August 7, 2012 By Chris Corrigan Collaboration, Conversation, Learning, Organization, Unschooling, Youth 6 Comments

Just read an article on how the fear of failure is the greatest thing holding back innovation in the business world. One reads these kinds of articles all the time. The essence is that unless we can let go of fear or deal with our deep need to be in control at all times, innovation is stifled.

This is true of course, but I see few articles that talk about how fear of failure in built into the architecture of the organization.

We live in an expert driven culture. Kids raised in schools are taught at an early age that having the answer is everything. Children raise their hands and are given points for the correct answer. Marks and scores are awarded for success – failure gets you remedial help, often crushing dreams and passions at the same time.

In the post-school world, most people are hired in a job interview based on the answers they give. There are millions of words written on how to give a stellar job interview, to land the job of your dreams. It is has to do with giving the right answers.

And so it is no surprise in the organizational world that I see success as the the only way forward and failure as “not an option.” For leaders, embracing failure is almost too risky. Despite the management literature to the contrary, I see very few leaders willing to take the risk that something may fail. Sometimes the failure is wrapped in competence – it’s okay to fail, but not to have losses. In other words, don’t do something I can’t repair.

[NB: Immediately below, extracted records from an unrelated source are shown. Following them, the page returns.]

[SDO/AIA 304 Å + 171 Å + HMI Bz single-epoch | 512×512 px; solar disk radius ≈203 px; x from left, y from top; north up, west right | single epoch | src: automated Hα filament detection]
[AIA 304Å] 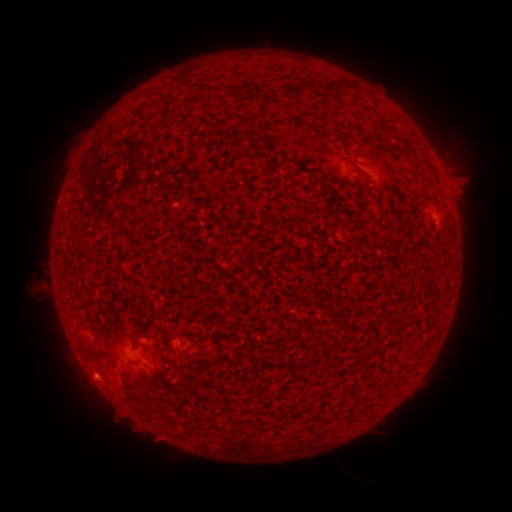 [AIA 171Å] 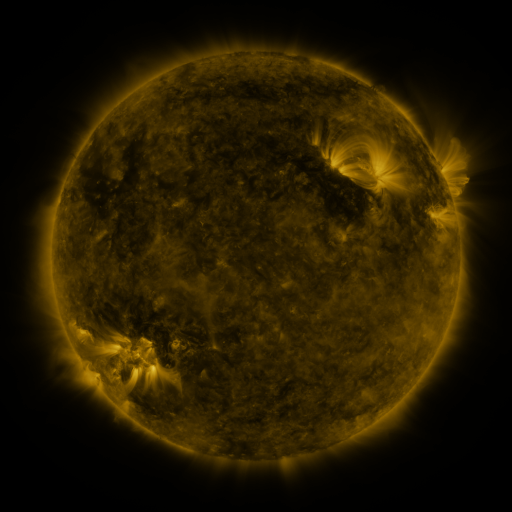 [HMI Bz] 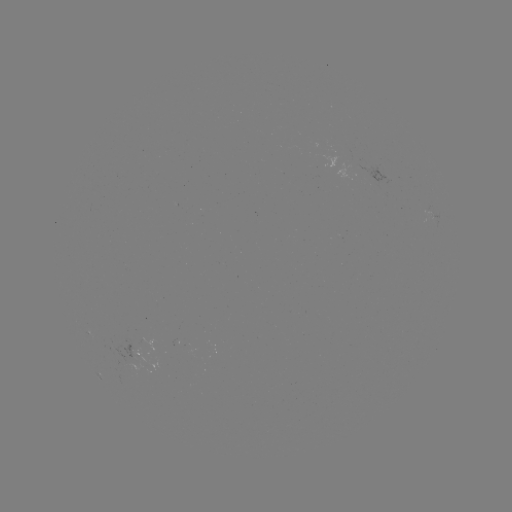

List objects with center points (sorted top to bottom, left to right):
filament: (339, 87)
filament: (298, 90)
filament: (400, 144)
filament: (310, 172)
filament: (326, 189)
filament: (114, 220)
filament: (148, 323)
filament: (137, 345)
filament: (124, 381)
filament: (143, 411)
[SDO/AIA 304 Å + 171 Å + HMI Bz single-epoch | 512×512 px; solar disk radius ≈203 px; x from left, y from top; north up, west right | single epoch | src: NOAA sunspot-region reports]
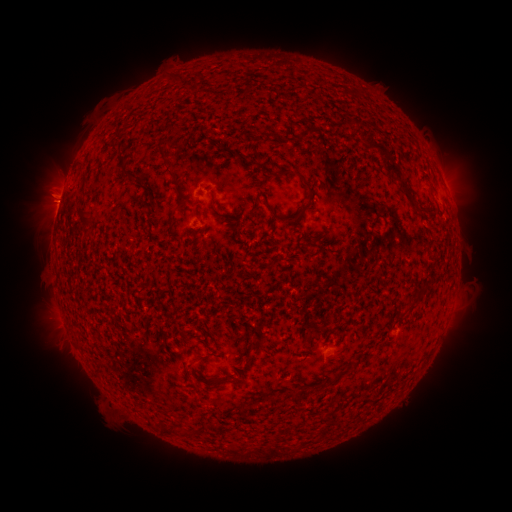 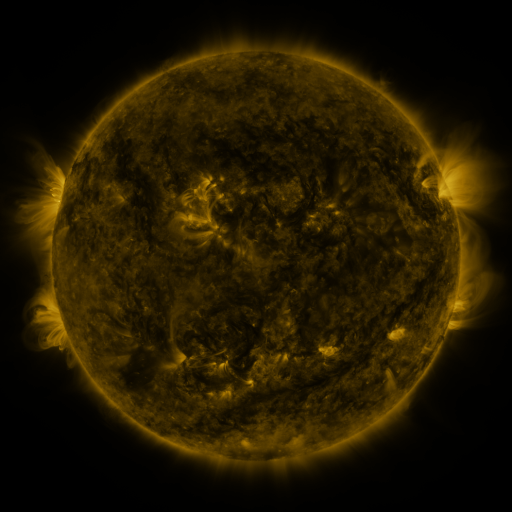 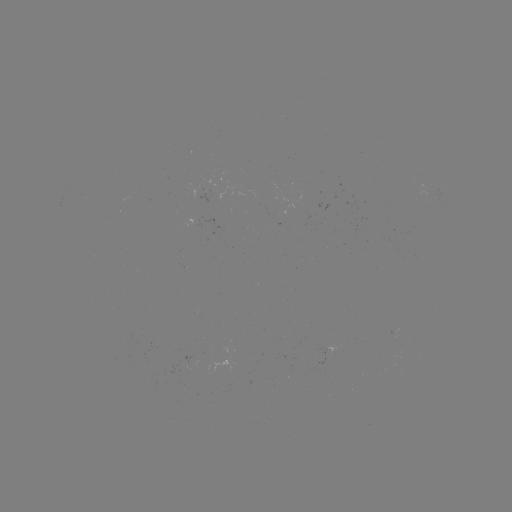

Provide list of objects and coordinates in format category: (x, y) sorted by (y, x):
(none)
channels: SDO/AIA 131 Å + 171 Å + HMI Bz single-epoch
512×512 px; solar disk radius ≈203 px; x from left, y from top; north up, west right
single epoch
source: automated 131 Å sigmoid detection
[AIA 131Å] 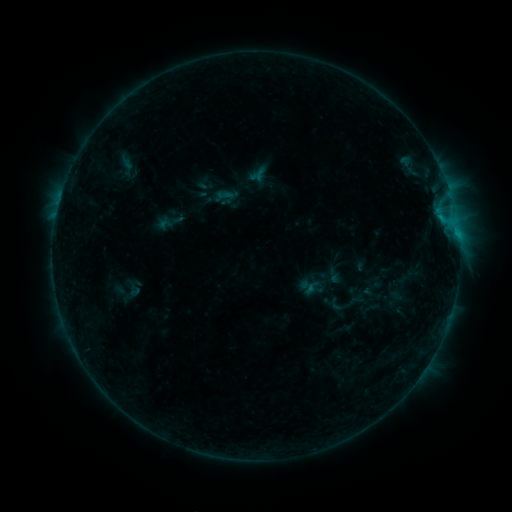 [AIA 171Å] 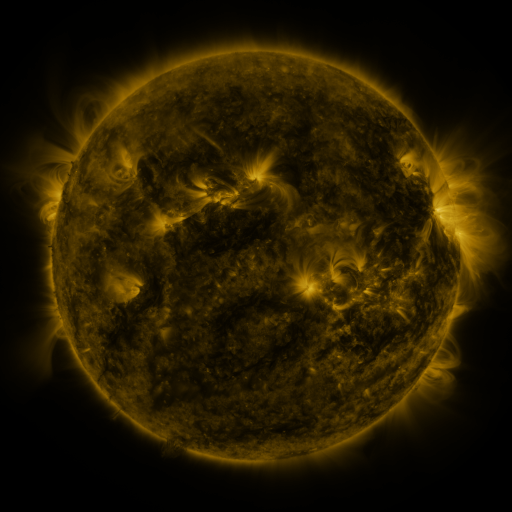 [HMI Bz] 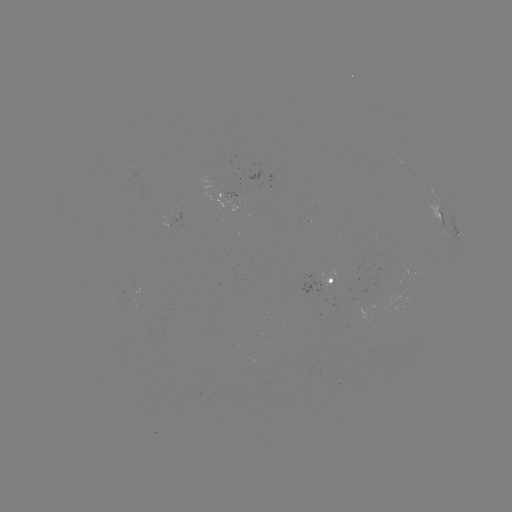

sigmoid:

This is because few of these articles talk about some of the real politiks of organizational life. It’s not that I’m afraid to fail – it’s that I am afraid to lose my job. When there is a scarcity of political capital and credit in an organization, there are multiple games that are played to turn failure into a way to screw the other guy so I don’t lose my job. Blame is deflected, responsibility is assigned elsewhere, and sometimes people will take credit for taking the risk but will lie the failure at the feet of someone else. It’s relatively easy to play on the expert driven culture to advance your own causes at the expense of another’s failings.

The answer to this is for leaders to be engaged in changing the architecture of fear and failure in the organization. It means hiring people into their areas of stretch, not into their areas of core competence. It means embodying risk taking, and creating and maintaining a culture of risk and trust. A single betrayal destroys the fabric of a risk taking team.

I think that means going beyond simply having corporate pep rallies to celebrate failure, or giving incentives for the “best failed idea.” It goes to creating a culture of conversation and collective ownership for successes and failures. It means standing with each other and not advancing your own interests at the expense of something that was tried. It means deeply investigating on an ongoing basis the ways in which we hold each other accountable so that we may work with grace and support, to rush in to help when things go sideways instead of lobbing accusations from the sidelines.

Without changing the architecture of fear, embracing the fear of failure is impossible.